GIVEN PASSAGE –
## begin

As I am writing these words, I intuitively guess that my investment in the stock market, such as I consistently do it, is successfully based on the hypothesis of collective intelligence in the stock market, and in the industries which I invest in. As I consistently oscillate around 50% of annual return on the cash invested in the stock market, that hypothesis of collective intelligence seems to be workable. When I think about my recipe for success, it strangely resembles the findings of my scientific research. In a paper published with the journal ‘Energy’, titled ‘Energy efficiency as manifestation of collective intelligence in human societies’, I found out that the coefficient of fixed assets per one patentable invention is a key variable that societies optimize, and prioritize over energy efficiency. When I look at my investment portfolio, and what seems to work in it, it is precisely about some kind of balance between innovation and assets. When that sweet spot is there, the company’s stock brings me nice return.

I want to develop my concept of collectively intelligent social structure into a method of teaching social sciences, and to interweave that teaching into the canonical subjects I teach: microeconomics, macroeconomics, international trade etc. I wonder how I can use that concept e.g. in business planning or in the analysis of contracts and legal acts.

## end

DATA ENTRIES –
## begin

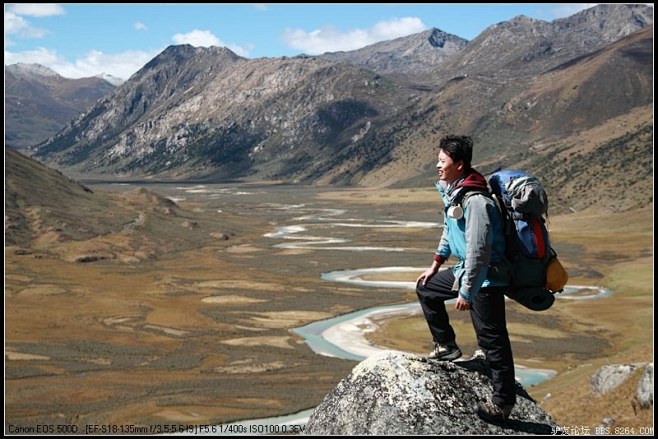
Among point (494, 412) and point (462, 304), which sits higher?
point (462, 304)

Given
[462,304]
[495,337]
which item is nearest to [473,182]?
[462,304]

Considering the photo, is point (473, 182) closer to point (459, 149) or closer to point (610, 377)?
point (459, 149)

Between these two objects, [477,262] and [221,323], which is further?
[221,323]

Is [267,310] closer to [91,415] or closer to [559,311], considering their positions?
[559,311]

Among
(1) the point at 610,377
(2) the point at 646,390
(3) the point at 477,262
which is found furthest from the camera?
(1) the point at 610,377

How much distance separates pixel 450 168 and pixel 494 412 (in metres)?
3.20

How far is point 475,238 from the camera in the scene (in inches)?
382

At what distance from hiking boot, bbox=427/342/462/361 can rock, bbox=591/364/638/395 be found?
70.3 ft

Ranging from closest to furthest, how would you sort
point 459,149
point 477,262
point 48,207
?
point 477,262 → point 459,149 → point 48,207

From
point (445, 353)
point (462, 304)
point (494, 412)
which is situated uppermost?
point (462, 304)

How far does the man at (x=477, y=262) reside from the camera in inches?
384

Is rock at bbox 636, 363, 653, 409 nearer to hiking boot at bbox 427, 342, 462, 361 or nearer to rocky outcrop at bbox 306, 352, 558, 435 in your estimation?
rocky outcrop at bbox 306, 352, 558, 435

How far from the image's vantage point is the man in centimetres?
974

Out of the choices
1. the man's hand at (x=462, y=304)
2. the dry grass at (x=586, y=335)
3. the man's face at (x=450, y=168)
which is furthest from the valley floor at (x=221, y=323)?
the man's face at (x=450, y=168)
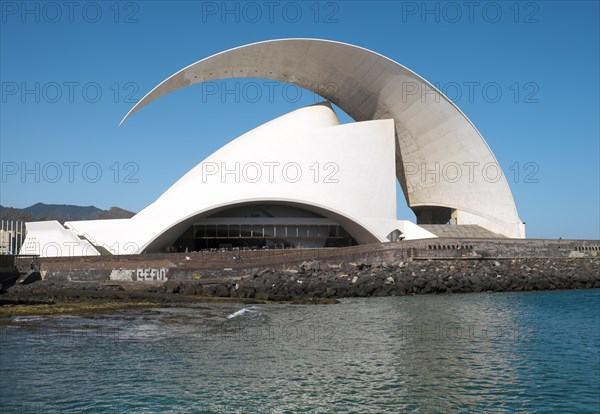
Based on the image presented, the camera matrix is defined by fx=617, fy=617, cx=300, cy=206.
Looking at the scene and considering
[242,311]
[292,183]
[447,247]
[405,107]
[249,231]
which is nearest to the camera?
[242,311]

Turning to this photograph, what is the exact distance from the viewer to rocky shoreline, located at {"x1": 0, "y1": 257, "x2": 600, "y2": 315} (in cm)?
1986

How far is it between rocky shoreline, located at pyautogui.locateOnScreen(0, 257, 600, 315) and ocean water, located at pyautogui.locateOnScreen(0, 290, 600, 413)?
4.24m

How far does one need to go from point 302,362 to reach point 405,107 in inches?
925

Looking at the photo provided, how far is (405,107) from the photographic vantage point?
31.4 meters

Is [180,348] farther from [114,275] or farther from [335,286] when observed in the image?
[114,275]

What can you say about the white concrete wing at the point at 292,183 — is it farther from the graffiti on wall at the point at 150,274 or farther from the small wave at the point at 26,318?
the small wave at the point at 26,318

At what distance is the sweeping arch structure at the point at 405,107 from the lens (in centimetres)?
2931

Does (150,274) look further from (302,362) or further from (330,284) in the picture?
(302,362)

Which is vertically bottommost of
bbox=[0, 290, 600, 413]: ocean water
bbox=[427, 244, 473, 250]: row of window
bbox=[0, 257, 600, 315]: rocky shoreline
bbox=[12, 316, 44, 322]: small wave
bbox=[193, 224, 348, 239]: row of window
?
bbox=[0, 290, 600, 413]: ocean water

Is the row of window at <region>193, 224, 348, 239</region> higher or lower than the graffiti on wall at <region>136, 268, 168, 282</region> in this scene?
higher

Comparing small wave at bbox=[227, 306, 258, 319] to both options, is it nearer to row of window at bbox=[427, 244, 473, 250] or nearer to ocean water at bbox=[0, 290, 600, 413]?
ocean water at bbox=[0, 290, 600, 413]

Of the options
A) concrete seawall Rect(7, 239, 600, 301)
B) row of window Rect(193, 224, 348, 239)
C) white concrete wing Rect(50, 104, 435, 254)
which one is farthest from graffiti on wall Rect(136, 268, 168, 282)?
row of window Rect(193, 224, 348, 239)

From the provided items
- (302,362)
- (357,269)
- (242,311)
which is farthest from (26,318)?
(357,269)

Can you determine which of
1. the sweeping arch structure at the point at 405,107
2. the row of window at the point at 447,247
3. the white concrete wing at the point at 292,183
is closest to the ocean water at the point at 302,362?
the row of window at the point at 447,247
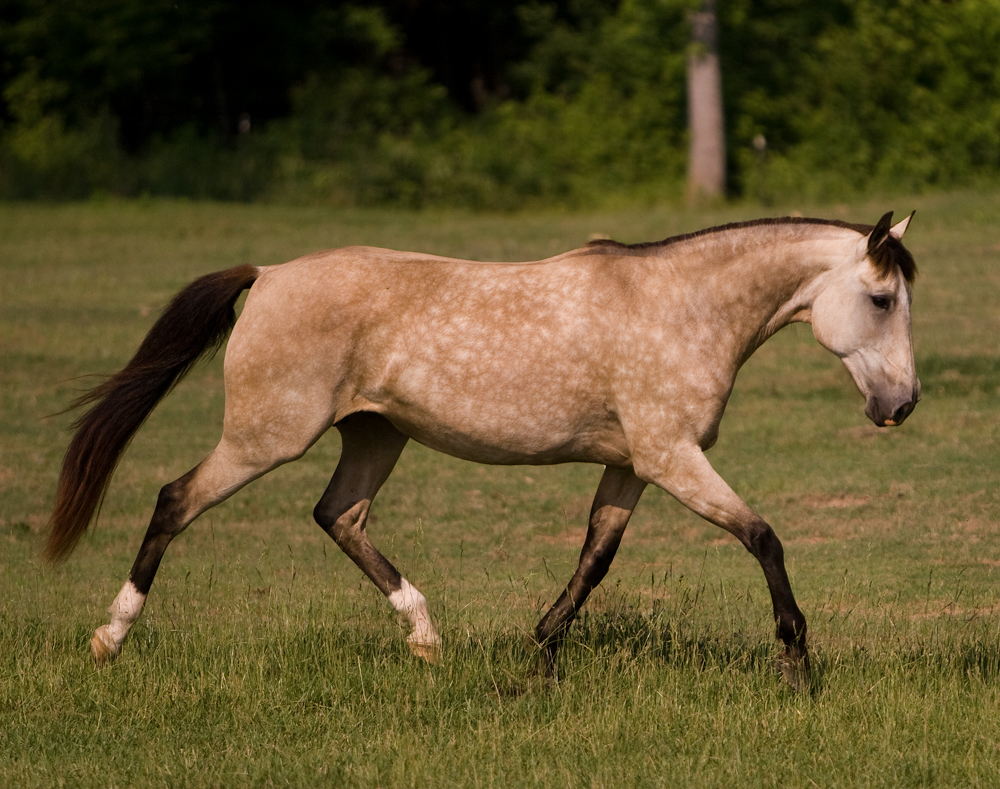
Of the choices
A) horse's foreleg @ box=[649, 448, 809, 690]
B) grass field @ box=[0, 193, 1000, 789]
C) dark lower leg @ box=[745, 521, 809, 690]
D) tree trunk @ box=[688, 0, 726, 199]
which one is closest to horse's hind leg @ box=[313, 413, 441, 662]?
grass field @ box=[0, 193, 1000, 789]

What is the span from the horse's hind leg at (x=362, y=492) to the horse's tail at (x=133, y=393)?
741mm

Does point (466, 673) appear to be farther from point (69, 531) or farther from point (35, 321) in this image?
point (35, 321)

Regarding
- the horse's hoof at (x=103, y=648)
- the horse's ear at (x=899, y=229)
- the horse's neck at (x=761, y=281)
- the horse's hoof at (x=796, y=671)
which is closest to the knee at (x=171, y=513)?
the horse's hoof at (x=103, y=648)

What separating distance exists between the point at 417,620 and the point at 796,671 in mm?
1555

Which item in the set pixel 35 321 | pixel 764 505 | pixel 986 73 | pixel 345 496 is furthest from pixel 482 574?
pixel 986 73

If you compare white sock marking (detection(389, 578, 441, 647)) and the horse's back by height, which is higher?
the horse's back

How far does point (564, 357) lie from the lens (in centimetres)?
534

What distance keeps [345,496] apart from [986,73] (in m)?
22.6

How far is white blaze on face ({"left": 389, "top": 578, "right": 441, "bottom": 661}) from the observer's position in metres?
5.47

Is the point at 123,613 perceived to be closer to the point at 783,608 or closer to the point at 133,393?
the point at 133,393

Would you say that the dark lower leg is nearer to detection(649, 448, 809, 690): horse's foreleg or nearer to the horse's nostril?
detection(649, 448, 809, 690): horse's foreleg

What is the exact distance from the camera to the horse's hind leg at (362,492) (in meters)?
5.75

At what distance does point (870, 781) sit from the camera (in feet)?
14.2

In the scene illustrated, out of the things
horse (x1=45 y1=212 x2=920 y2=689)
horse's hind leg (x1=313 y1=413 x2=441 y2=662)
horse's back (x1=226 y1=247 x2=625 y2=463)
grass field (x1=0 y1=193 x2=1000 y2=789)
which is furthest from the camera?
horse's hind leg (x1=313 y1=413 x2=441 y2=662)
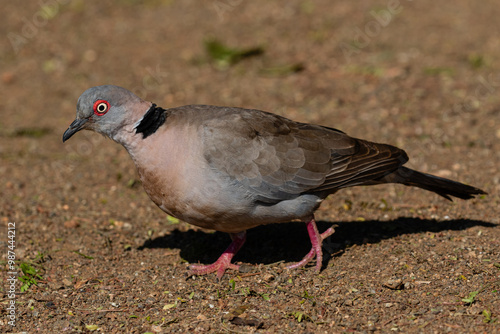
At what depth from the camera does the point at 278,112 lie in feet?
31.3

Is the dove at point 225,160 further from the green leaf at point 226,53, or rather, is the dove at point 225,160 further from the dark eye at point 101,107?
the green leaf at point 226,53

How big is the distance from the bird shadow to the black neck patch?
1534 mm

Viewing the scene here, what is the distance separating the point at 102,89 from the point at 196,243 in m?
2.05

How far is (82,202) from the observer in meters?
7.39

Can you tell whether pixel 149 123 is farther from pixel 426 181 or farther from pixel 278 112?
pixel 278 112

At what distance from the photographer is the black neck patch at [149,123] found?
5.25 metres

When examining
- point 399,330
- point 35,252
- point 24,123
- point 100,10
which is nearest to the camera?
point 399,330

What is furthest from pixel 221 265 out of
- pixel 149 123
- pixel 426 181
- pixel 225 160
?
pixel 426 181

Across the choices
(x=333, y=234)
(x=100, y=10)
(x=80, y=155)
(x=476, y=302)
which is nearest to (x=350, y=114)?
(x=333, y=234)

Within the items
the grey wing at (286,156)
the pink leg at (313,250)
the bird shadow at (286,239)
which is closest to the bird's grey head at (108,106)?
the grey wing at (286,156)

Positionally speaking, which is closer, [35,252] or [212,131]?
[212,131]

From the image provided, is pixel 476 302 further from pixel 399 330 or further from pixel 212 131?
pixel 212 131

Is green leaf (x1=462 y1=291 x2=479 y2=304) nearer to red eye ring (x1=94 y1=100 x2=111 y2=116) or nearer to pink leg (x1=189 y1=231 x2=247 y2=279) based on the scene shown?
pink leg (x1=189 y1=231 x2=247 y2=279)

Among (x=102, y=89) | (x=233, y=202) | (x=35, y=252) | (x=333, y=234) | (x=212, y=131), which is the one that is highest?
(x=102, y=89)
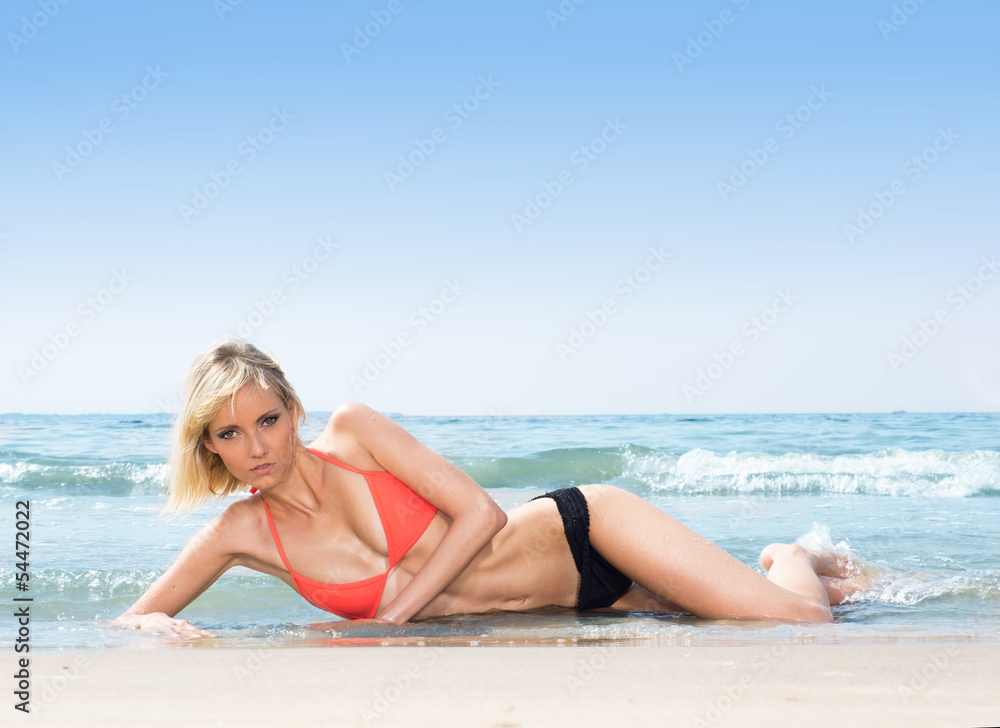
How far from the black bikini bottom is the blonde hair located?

## end

REQUIREMENTS –
(a) For each statement below, decide whether it agrees with the passage on collective intelligence, and answer yes or no, quoting the words of the passage that settle it.
(i) The writer's annual return on cash invested in the stock market hovers around 50%.
(ii) The paper in 'Energy' found that societies prioritize energy efficiency over the coefficient of fixed assets per one patentable invention.
(iii) International trade is among the subjects the writer teaches.
(b) Reproduce the passage on collective intelligence from "I want to develop" up to and including "and legal acts.", changing nothing.

TASK-BY-TASK OUTPUTS –
(a)
(i) Yes: "As I consistently oscillate around 50% of annual return on the cash invested in the stock market"
(ii) No: "the coefficient of fixed assets per one patentable invention is a key variable that societies optimize, and prioritize over energy efficiency"
(iii) Yes: "the canonical subjects I teach: microeconomics, macroeconomics, international trade etc."

(b)
I want to develop my concept of collectively intelligent social structure into a method of teaching social sciences, and to interweave that teaching into the canonical subjects I teach: microeconomics, macroeconomics, international trade etc. I wonder how I can use that concept e.g. in business planning or in the analysis of contracts and legal acts.